Utmost Intimidation: The Power to Terrify - First World War Tanks
In the first part of this series we saw some strangely-shaped armored vehicles from the first idea of a tank to real-world pre-WW1 war machines. The 1900s were perhaps the most fascinating period in tank history as nothing on the engineering side was "cast in stone" yet and the resulting shapes were wildly unpredictable. It was a time of experimentation, shifting ideas and a constant flow of prototypes. Now we come to the point in history when all this frightening potential had to become a sinister reality and a race to the top "number of casualties" from a particular machine...
(left: the 1904 David Roberts ‘crawler track’ seen on ‘Hornsby Steam Crawler Track Tractor’. right: “Dreadnought” 3D art by Matt Wood & Julian Holtom)
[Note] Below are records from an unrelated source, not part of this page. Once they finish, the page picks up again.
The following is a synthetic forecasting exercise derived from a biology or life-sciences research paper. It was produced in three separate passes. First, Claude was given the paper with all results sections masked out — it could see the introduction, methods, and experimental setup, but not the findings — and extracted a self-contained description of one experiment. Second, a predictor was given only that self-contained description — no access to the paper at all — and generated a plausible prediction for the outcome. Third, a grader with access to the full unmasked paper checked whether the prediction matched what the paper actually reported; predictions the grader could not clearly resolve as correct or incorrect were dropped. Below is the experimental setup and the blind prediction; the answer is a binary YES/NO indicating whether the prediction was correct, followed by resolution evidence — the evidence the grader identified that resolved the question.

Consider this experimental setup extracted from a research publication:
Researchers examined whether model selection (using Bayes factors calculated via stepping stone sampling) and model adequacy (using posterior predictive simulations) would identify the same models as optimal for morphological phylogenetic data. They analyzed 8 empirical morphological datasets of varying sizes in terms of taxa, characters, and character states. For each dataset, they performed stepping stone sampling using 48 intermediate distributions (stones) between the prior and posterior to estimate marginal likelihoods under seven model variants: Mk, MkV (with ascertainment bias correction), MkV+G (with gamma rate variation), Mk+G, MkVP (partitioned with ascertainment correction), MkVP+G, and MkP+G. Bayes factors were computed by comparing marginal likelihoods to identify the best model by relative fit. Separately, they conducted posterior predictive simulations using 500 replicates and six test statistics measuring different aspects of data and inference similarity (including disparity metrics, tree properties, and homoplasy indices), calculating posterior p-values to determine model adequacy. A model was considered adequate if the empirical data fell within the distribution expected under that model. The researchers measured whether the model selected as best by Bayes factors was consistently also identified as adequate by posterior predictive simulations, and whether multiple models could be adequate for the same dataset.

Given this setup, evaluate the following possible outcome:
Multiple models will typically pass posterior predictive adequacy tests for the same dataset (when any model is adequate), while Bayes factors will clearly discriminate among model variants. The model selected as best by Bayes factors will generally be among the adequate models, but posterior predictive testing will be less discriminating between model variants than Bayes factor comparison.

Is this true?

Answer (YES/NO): NO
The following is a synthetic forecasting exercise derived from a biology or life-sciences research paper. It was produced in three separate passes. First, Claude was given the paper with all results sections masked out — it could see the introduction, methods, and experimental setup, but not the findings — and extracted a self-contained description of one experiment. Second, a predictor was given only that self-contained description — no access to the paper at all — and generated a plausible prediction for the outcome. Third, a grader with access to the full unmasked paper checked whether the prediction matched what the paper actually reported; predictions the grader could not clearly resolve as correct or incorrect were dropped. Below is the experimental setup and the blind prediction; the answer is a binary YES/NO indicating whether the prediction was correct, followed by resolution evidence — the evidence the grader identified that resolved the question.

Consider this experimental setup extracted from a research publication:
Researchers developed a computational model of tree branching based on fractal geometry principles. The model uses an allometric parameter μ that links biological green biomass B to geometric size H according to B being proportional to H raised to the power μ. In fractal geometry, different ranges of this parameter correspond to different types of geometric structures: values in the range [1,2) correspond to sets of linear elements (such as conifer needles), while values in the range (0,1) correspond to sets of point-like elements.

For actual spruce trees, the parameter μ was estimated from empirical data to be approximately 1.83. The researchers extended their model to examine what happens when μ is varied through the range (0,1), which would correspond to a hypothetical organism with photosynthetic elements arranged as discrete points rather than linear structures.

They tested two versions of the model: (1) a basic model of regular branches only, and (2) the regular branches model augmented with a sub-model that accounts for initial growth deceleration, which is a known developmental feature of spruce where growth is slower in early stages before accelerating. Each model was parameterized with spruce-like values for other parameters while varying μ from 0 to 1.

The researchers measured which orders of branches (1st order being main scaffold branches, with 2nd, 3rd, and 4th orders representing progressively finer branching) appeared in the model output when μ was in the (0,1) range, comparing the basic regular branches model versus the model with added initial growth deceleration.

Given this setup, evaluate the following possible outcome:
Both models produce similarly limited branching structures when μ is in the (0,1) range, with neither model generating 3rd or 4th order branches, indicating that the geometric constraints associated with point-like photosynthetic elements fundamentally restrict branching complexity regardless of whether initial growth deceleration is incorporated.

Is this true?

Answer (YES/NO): NO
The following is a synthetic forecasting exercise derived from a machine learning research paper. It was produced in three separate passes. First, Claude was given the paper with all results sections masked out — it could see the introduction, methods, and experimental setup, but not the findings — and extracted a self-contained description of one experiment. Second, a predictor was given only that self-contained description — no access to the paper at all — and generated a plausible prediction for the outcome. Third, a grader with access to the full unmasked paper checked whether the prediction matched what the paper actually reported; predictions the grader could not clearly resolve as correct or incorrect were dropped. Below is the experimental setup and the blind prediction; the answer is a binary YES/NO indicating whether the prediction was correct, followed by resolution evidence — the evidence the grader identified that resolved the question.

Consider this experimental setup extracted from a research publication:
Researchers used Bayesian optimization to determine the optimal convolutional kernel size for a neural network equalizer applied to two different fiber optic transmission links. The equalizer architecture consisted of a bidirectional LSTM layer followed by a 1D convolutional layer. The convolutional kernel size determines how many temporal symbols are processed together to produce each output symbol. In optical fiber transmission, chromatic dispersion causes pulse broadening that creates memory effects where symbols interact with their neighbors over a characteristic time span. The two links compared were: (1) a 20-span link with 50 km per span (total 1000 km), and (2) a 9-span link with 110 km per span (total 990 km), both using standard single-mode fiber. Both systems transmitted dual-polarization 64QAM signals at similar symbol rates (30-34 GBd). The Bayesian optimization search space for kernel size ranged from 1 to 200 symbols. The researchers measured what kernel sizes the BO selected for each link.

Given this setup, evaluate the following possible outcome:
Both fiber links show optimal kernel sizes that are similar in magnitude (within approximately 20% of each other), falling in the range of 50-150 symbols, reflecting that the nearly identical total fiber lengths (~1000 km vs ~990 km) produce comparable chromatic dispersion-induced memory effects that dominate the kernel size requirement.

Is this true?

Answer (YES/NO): NO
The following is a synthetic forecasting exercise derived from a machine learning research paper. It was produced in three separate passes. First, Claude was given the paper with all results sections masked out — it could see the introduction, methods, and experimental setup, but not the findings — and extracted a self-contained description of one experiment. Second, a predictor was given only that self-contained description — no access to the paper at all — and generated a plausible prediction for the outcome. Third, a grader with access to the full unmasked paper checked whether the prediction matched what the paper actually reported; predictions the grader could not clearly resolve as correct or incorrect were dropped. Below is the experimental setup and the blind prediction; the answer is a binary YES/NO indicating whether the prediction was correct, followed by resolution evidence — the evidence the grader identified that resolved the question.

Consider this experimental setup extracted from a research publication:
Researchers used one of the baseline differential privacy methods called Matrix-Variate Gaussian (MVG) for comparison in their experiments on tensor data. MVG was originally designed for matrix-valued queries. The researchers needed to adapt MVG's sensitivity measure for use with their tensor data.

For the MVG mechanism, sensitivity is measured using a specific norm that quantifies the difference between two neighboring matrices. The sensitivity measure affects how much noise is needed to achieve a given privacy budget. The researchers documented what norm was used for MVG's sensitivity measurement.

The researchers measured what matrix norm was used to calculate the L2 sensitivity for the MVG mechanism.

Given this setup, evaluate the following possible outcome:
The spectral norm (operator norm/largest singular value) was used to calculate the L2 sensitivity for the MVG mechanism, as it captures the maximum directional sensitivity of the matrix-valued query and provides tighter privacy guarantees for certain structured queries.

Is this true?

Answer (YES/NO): NO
"Steam Mastodons" on the Canadian Prairies
The beginnings of enormous steam tanks can be traced to the humble steam tractors widely manufactured and used by the end of 19th century. "Humble", that is, if you do not consider the truly monstrous tractors from British tractor maker Marshall, Sons & Company. This company was in business since 1848, making its first tractor in 1907 and now looking for new markets in Western Canada. Winnipeg, Manitoba, and Saskatoon, Saskatchewan got the first taste of these grandiose plans:
This was the heaviest ready-for-combat tank of WWI, "The America". Some specialists cite glaring problems with this tank, for example, "a stray shell would have ignited the kerosene stores, and exploded the steam-chambers scalding to death everyone inside". The Steam Tank, however, was a step above the Tsar Tank in that it did not completely fail. It was ready to be sent to the battlefields... equipped with a flamethrower!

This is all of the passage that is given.